Start of PASSAGE PROVIDED
Crafting and resource gathering form the backbone of the gameplay loop in Subnautica 2. Players explore the oceans of Proteus, gather raw materials, and use them to craft tools and equipment, vehicles, and base structures. Crafting is split into two activities at two different stations: fabrication of small items at the Fabricator, and processing of raw ore into ingots at the Processor. Progression is driven by scanning: scanning fragments unlocks the blueprints you can build.
Fabrication vs Processing
The two crafting stations do different jobs, and the wrong one cannot substitute for the other. This split is the core of how crafting works in the current build.
Station | Activity | What It Makes |
|---|---|---|
Fabrication | Small items and equipment. The Lifepod has a limited built-in Fabricator for the earliest crafting; a full Fabricator is a base module. | |
Processing | Ingots refined from raw ore, in bulk. Ingots cannot be made at a standard Fabricator; the Processor is required for them. |
In practice, raw ore is gathered in the field, refined into ingots at the Processor, and those ingots (along with smaller fabricated parts) feed the recipes for vehicles, tool upgrades, and advanced base modules.
End of PASSAGE PROVIDED
Start of MATERIAL SHOWN
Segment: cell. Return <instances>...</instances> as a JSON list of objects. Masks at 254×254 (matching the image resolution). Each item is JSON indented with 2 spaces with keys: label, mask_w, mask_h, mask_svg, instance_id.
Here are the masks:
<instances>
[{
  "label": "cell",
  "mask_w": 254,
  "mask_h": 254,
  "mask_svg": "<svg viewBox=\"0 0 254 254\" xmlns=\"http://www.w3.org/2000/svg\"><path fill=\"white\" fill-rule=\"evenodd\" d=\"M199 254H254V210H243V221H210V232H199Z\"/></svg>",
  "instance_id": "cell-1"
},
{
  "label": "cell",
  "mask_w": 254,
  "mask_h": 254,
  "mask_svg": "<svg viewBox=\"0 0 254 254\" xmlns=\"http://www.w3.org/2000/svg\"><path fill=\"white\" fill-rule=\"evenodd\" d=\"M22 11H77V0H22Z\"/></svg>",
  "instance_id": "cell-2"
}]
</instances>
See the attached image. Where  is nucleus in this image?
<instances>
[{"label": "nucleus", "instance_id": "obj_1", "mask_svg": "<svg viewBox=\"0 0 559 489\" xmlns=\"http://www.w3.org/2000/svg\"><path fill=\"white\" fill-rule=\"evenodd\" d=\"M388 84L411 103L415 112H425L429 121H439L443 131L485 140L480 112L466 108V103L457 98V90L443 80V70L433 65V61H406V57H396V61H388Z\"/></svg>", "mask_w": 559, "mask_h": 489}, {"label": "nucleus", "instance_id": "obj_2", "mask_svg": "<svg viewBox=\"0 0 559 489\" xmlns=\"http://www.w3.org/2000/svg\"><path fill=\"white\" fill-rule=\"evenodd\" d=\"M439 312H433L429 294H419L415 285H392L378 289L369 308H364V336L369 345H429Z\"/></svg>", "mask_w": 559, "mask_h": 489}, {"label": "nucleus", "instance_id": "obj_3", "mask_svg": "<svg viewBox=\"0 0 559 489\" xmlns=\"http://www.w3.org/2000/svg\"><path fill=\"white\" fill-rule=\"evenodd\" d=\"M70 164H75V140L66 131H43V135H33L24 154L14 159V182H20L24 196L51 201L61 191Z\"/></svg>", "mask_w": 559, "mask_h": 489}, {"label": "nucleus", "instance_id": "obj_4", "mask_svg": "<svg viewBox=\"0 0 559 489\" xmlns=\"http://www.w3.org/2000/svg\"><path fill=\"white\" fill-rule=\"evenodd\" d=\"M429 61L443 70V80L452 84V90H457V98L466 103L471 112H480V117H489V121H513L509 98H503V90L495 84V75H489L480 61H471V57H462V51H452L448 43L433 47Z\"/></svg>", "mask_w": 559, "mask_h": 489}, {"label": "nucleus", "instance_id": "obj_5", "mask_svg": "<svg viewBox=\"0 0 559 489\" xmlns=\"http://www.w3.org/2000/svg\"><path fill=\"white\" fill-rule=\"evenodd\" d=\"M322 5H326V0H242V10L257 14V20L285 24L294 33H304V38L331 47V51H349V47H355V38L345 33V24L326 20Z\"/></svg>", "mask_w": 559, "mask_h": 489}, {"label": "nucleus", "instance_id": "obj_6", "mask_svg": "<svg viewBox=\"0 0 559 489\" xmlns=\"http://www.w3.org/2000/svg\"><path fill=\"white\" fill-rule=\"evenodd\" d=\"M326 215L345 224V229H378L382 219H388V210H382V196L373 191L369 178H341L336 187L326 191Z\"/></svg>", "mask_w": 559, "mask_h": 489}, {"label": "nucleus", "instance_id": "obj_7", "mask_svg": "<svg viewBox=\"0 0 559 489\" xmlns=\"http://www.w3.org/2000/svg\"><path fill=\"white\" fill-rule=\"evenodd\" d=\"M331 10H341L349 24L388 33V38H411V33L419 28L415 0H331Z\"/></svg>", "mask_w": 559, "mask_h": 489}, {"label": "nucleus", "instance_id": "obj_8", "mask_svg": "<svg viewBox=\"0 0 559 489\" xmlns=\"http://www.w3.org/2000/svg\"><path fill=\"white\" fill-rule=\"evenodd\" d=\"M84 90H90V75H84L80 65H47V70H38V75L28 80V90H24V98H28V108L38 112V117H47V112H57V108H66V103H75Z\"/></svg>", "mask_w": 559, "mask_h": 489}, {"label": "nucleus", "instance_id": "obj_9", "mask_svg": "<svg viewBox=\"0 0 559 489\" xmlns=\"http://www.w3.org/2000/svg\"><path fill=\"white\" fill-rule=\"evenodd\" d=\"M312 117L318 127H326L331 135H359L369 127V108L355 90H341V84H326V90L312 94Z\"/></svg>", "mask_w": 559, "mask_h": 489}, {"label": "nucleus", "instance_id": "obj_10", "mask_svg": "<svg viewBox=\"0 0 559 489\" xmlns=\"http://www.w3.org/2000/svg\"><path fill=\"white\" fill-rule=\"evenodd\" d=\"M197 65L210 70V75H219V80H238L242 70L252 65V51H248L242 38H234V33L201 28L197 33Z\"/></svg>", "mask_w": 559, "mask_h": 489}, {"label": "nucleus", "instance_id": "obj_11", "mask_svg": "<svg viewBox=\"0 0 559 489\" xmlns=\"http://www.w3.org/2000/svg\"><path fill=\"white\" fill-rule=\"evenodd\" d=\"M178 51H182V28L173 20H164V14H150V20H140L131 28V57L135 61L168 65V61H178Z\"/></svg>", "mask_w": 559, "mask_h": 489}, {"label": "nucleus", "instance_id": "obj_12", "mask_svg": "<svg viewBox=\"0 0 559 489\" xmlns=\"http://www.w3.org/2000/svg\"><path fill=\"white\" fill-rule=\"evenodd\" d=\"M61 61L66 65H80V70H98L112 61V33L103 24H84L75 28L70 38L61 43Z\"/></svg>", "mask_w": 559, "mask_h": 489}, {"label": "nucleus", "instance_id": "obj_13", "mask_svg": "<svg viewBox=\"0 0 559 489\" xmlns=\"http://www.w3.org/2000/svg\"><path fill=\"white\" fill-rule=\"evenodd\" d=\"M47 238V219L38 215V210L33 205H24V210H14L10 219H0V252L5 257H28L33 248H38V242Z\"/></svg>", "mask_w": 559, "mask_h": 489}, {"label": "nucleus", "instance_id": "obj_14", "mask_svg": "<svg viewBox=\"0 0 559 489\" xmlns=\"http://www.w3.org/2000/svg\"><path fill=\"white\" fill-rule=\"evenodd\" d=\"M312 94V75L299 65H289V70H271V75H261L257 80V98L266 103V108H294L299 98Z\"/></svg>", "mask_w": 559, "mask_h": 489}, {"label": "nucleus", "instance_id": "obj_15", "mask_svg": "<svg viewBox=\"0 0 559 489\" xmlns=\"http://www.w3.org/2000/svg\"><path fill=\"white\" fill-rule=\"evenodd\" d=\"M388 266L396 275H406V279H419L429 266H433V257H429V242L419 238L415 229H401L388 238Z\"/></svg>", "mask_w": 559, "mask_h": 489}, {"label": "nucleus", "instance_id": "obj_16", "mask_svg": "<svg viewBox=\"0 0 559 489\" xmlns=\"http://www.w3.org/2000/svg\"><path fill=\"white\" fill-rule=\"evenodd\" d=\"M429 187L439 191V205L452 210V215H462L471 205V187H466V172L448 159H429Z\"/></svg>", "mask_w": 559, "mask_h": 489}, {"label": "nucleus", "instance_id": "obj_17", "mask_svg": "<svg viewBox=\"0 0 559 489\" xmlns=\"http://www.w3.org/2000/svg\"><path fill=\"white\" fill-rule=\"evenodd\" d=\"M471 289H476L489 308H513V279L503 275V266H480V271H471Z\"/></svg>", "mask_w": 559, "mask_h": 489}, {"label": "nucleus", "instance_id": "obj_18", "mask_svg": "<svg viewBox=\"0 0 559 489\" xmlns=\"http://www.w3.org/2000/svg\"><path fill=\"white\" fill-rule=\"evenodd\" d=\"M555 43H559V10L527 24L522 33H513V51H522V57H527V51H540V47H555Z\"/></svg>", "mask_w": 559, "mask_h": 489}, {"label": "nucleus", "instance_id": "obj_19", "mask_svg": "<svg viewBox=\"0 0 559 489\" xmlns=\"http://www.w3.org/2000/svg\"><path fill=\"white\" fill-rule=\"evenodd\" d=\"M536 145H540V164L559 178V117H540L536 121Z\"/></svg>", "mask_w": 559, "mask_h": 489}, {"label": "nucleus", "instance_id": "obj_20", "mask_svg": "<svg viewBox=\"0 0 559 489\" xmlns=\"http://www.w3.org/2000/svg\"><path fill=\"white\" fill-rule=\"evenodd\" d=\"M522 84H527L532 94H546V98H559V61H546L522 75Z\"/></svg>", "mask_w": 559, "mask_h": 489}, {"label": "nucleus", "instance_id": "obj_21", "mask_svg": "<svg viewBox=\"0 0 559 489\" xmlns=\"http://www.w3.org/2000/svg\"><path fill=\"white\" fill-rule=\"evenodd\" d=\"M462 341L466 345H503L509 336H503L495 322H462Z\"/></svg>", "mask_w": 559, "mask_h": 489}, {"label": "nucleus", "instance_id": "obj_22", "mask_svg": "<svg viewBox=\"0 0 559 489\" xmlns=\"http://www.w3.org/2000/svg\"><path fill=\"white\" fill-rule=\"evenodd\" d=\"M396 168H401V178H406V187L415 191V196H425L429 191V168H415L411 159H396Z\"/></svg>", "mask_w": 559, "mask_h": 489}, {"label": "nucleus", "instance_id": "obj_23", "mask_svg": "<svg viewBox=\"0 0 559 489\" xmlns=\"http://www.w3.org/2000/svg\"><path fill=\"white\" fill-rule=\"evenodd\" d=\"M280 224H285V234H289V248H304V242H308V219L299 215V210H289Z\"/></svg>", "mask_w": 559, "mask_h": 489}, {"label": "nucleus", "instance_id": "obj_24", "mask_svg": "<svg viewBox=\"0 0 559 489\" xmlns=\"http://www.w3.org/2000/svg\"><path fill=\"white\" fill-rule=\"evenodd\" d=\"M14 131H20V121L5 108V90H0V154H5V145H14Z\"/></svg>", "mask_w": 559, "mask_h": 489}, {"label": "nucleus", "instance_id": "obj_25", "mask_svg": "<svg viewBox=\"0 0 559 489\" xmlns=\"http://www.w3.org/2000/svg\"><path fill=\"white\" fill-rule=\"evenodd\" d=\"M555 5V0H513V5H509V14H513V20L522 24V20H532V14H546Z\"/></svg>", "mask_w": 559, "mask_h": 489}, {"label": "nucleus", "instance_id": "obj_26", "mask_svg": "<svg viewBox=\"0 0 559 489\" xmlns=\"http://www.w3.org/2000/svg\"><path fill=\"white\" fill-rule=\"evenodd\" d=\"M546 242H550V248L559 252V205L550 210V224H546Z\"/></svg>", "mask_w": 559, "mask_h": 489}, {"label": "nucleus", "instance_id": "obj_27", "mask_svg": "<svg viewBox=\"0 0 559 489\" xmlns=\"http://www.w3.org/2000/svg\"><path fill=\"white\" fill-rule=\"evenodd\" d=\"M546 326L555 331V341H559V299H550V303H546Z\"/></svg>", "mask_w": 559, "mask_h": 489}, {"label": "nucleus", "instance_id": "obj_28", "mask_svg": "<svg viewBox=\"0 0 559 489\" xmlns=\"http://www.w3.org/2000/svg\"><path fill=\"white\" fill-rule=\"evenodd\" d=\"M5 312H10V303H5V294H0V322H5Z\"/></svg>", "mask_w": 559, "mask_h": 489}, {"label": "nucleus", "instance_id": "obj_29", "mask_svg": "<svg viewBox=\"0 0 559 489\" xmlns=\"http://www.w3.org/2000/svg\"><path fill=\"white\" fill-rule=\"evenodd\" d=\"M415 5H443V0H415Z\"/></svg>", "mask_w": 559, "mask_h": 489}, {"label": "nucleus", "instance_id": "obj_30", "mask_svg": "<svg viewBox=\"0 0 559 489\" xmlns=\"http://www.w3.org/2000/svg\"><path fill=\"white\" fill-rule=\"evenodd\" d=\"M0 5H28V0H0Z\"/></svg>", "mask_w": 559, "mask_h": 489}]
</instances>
End of MATERIAL SHOWN
■ ASSIGNED TASK
Transcribe a passage from the crafting text: begin at the words "Fabrication vs Processing" and stop after the words "the current build.". These entries are separate material and have no connection to the crafting text.

■ SOLUTION TO THIS PROBLEM
Fabrication vs Processing
The two crafting stations do different jobs, and the wrong one cannot substitute for the other. This split is the core of how crafting works in the current build.